# Mcafee Download Error 76556



## Charlema (Sep 18, 2007)

Hello friends,

I'm not a computer girl and I have no idea what I am supposed to do here. I've downloaded Mcafee on my home office computer with no issues. Now I am attempting to download it to my laptop and get debugging errors. (See! I don't even know what THAT means!)

I see that there is another question EXACTLY like mine, but I didn't know if I should follow that recommendation or not. Here is the situation.

I'm using Windows XP. I'm trying to download Mcafee; I'm in Mcafee Download Manager and "Just in Time Debugging" keeps popping up wanting to use Microsoft Script Editor. I'm not even sure what it is, but it won't let me exit and if I do it pops up again, and I can't "ignore" or "continue," only "break." I got it to stop and held my breath but it stopped again.

Then it said,

"An error has occured [76556]. Please try running the download manager again."

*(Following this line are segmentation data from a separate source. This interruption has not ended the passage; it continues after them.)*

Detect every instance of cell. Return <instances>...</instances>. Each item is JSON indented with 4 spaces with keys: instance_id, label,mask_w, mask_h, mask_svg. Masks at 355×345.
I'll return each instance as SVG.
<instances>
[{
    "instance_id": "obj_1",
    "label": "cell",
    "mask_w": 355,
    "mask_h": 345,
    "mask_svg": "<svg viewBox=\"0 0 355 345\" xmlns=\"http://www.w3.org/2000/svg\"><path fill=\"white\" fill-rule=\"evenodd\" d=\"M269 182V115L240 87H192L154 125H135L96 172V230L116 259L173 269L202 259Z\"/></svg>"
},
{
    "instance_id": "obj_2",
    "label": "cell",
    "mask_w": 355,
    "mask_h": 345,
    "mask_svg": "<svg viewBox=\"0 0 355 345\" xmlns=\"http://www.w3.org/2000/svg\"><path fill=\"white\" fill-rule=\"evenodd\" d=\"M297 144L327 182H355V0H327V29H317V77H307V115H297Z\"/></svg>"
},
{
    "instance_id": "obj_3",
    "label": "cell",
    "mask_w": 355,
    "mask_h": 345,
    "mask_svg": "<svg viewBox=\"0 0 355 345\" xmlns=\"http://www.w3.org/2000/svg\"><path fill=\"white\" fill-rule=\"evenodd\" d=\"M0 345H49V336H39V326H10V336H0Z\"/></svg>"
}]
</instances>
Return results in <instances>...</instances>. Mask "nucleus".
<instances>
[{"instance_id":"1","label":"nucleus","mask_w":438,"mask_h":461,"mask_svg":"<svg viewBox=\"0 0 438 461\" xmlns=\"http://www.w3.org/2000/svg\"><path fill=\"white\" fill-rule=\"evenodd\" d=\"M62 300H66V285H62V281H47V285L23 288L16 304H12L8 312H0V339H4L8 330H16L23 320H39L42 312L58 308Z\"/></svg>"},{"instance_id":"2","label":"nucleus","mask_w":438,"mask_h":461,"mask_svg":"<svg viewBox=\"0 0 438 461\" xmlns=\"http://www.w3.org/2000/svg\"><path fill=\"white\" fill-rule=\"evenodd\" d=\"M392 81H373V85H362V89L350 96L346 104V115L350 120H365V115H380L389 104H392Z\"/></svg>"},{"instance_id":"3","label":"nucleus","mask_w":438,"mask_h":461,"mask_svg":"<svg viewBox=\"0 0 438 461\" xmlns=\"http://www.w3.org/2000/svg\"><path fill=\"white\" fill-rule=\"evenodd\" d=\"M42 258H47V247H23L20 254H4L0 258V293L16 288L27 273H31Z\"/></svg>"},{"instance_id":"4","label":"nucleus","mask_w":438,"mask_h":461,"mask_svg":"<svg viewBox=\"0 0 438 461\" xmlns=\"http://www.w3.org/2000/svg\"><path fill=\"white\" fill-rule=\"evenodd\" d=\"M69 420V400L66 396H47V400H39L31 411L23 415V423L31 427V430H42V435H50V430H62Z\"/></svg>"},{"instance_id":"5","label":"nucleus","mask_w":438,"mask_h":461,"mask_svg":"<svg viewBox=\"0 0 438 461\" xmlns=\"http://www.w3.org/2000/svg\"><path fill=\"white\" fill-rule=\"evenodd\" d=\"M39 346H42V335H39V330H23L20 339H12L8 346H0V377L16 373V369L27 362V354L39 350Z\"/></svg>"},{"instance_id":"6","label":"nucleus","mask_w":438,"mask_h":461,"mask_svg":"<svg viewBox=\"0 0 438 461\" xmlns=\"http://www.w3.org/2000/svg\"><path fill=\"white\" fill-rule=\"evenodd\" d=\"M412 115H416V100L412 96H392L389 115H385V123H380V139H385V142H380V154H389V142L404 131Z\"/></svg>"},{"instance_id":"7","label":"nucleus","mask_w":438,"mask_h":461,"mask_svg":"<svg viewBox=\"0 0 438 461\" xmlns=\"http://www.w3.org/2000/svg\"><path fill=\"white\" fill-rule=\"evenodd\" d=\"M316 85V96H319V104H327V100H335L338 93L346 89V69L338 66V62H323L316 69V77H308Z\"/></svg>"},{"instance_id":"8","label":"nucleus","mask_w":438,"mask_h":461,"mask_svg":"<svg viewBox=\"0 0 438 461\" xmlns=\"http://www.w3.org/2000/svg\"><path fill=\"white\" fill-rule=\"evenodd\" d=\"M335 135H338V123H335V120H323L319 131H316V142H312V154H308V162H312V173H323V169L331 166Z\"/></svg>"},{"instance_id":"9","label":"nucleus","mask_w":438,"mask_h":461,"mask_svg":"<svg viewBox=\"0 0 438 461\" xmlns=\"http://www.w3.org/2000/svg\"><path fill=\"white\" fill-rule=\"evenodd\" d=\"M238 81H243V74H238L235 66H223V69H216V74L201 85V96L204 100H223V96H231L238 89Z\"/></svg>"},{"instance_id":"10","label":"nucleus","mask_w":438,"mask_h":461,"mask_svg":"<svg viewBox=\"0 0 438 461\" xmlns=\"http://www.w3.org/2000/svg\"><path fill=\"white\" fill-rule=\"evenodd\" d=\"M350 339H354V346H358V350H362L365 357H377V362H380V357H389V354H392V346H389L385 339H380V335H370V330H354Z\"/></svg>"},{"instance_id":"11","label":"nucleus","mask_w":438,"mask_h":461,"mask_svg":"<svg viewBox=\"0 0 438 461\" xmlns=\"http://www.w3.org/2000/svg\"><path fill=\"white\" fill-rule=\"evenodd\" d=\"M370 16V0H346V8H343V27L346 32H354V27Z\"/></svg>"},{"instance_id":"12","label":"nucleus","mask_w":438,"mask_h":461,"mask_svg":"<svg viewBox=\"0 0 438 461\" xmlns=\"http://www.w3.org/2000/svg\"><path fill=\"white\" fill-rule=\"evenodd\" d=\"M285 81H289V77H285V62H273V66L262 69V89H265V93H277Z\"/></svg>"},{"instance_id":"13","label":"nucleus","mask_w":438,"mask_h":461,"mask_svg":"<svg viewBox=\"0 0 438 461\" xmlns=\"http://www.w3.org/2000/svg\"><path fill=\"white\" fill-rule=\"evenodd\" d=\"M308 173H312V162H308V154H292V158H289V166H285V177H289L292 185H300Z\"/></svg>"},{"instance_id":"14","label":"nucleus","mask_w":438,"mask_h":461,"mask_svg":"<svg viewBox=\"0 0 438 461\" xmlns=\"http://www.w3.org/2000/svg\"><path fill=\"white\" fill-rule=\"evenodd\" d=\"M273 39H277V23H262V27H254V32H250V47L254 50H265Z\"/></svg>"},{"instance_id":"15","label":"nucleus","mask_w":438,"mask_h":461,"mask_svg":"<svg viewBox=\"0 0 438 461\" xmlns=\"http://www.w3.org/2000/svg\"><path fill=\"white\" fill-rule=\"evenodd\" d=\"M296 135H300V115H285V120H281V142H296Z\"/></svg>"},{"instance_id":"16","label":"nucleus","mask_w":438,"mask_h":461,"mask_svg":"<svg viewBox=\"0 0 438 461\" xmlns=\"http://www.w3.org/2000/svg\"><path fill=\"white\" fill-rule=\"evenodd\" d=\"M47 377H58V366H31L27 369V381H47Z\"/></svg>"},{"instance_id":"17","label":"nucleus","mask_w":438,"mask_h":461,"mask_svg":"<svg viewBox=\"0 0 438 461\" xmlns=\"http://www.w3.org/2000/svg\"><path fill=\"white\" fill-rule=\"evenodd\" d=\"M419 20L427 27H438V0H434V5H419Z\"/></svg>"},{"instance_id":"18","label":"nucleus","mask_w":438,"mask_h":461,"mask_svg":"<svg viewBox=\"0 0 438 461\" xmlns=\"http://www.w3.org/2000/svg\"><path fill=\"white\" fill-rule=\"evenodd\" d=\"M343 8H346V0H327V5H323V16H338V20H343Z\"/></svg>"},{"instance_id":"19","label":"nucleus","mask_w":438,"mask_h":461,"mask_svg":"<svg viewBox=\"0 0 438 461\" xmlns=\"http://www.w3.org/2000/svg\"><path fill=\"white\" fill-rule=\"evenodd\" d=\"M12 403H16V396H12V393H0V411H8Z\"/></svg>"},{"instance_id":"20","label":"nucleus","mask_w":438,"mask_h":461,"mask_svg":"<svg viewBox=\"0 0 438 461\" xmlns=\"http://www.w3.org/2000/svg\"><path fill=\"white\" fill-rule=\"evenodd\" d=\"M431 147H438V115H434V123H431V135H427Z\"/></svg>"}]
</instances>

Help?!?!? I am using Mcafee cuz it just seemed easier for a non-computer-brain!!! Thank you!


----------



## blues_harp28 (Jan 9, 2005)

Hi and welcome to TSG.
1st thing to try.
IE>tools>internet options>advanced.
Tick..Disable Script Debugging.
Untick..Display notification about every script error.
Try d/loading again.


----------



## Charlema (Sep 18, 2007)

Thank you. I'll try that.


----------